1776 was a good year: The Declaration of Independence, The Decline and Fall of the Roman Empire, The Wealth of Nations. All were influential; Smith’s Wealth perhaps most of all.

Smith confronts a changing world. He analyses the increasing division of labor in the growing manufactories: famously in the pin factory where ten men, each doing a specific part of the job, can together manufacture 48 thousand pins in a day, where a lone man could perhaps make ten or twenty.

He studies domestic and international trade, including that with colonies. He’s fascinated by the Atlantic colonies (revolting though they are), where cheap land and few regulations seem to be encouraging a tremendous growth in wealth and population. He’s appalled by the effects of monopoly companies in India and elsewhere.

He thinks carefully, at great length, about agriculture: it’s the essential industry (people must eat) and it employs the majority of a nation’s population. Even in wealthy European countries dearth, if not famine, is still common; Smith can’t foresee a time when small numbers of people produce vast surpluses of grain and cattle and ship them around the world.

Smith concludes that de-regulated trade and unrestricted exchange (no tariffs, no subsidies, no guilds, no chartered company monopolies) will benefit farmers and traders and manufacturers, and that their individual self-serving behavior will collectively enrich the state and all its inhabitants (via the “invisible hand”).

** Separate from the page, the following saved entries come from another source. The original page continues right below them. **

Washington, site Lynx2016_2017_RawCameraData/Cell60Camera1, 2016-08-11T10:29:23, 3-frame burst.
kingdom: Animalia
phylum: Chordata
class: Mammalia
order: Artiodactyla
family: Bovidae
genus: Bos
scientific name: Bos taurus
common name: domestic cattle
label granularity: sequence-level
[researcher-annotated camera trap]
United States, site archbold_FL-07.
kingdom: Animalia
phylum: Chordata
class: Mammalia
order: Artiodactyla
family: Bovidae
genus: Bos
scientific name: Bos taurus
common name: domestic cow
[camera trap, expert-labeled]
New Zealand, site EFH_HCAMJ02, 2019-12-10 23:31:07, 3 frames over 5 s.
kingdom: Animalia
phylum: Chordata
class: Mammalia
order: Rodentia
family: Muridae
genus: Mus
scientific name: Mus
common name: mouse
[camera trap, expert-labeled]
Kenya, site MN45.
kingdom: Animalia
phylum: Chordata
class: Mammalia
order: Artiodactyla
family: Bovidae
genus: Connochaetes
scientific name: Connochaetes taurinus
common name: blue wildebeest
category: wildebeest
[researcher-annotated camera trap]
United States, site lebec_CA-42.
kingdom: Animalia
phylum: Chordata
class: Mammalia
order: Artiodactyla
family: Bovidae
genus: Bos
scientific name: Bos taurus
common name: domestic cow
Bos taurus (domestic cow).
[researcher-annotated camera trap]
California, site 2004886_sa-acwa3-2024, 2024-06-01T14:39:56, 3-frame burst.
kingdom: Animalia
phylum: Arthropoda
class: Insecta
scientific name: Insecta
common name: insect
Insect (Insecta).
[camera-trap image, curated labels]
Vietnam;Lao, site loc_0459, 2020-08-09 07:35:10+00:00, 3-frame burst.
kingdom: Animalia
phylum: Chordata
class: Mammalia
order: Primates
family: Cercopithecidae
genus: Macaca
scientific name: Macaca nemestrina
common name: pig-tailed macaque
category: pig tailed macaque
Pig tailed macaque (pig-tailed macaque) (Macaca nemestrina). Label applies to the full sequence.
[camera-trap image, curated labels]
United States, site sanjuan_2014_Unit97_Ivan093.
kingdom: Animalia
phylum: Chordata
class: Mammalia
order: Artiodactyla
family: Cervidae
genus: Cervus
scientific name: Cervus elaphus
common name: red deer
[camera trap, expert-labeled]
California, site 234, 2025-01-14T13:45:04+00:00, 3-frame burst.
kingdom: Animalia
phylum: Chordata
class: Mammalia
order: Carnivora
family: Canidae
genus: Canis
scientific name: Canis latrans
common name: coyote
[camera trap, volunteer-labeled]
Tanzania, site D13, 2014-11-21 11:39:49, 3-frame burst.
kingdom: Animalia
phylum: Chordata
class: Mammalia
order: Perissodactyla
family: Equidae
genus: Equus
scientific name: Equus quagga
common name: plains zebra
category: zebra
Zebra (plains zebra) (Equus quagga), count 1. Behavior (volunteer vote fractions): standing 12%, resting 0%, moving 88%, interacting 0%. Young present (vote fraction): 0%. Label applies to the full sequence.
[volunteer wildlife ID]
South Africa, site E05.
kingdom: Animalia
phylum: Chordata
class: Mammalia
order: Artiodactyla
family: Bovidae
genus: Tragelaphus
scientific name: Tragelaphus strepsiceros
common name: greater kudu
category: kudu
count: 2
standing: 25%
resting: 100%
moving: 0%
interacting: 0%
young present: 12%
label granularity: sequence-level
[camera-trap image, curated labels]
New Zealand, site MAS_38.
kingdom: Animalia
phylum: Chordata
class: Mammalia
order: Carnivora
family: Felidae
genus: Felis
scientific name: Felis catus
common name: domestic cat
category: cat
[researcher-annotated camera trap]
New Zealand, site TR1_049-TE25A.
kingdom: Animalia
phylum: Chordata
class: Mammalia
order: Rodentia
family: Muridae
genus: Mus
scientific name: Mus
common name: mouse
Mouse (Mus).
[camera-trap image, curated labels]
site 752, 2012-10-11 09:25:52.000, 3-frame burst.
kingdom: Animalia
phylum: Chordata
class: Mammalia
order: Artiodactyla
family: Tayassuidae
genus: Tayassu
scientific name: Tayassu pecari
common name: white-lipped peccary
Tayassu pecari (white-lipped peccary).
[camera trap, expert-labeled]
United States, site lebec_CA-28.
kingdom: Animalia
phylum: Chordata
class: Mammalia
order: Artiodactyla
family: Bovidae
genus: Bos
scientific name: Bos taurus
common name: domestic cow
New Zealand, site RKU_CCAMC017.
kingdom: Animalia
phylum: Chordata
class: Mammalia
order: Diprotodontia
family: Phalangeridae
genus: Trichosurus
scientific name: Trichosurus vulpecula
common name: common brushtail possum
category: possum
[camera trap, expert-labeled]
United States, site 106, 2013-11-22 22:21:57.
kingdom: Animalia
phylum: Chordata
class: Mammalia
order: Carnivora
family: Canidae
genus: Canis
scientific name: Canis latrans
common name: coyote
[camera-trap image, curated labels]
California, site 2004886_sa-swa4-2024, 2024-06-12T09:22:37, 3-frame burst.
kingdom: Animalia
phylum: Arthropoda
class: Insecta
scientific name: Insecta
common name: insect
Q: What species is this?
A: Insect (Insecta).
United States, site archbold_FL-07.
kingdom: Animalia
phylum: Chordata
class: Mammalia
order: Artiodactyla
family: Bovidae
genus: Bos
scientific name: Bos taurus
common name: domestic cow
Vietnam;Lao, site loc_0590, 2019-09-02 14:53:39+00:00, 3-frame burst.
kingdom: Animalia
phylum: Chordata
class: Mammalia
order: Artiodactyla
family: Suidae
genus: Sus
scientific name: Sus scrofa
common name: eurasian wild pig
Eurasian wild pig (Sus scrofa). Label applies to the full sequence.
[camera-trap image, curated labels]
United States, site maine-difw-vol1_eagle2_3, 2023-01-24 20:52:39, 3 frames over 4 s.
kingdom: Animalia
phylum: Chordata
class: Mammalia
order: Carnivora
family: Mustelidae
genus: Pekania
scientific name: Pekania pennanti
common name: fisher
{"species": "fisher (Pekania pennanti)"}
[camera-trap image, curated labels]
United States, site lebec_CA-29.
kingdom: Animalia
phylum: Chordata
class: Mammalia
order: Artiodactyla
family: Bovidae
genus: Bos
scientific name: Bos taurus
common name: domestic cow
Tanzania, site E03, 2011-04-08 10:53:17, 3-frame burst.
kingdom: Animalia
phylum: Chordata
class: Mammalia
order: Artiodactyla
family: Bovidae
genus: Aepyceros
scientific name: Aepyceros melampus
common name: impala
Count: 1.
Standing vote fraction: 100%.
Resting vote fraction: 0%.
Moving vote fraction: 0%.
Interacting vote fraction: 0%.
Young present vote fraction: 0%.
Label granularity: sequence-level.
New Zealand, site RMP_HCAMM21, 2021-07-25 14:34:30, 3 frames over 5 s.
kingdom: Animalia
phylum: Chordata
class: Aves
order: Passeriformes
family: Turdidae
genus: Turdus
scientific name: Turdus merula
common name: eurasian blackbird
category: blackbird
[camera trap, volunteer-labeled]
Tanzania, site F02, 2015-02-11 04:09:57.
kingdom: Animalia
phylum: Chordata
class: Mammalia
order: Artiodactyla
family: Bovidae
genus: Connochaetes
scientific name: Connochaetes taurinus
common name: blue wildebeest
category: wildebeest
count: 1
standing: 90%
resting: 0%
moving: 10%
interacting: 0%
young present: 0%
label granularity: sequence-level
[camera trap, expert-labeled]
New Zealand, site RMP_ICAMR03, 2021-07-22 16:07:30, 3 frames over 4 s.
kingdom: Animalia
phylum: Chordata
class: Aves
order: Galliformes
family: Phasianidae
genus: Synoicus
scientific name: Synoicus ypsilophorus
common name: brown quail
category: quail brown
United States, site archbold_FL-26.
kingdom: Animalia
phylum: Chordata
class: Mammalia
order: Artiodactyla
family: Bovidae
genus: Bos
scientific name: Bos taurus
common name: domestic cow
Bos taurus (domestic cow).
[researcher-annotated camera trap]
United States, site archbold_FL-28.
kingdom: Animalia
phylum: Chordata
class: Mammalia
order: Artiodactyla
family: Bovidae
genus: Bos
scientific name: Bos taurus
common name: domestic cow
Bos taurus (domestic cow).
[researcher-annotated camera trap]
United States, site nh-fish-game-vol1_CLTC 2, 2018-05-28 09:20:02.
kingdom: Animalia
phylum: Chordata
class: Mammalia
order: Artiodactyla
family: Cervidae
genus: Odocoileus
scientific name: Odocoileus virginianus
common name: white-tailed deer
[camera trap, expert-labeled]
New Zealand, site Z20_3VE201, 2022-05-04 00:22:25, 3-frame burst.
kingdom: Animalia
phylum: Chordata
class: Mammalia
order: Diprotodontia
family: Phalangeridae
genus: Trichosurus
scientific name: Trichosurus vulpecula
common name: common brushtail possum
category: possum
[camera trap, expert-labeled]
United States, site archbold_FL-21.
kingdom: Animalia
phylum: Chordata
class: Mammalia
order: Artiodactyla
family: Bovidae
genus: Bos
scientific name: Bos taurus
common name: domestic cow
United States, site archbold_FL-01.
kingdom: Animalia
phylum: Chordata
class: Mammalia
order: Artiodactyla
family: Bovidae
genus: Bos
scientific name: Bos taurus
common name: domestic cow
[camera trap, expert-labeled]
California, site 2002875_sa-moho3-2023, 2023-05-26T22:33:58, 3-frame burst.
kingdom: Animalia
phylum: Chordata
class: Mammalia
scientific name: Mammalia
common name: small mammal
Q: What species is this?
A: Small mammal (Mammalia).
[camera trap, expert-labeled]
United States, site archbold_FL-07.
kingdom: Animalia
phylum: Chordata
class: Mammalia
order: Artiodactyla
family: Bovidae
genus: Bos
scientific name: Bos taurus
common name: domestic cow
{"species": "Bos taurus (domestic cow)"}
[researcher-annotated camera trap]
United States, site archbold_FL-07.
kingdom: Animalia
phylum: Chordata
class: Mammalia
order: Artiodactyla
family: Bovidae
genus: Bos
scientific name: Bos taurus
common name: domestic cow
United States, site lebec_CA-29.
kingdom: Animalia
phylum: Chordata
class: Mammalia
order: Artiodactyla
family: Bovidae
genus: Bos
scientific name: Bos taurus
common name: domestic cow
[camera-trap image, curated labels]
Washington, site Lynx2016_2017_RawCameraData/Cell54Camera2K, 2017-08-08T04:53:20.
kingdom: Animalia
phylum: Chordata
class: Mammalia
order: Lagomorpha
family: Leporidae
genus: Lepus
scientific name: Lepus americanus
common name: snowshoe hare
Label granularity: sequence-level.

Laissez-faire, progressively enacted by governments that often quoted Smith, turned out messier than that. Smith might not have been all that surprised. The capitalists who still quote him presumably hope that other people won’t read him. He assumed they would cheat and conspire, and be endlessly greedy. They would seek to rig markets and monopolize manufacturing and trade. (That’s why Smith foresaw a need for some regulation.)

And, of course, the benefits didn’t seem to be trickling down. Marx’s colleague, Friedrich Engels, depicted some of the immediate results in The Condition of the Working Classes in England (1845).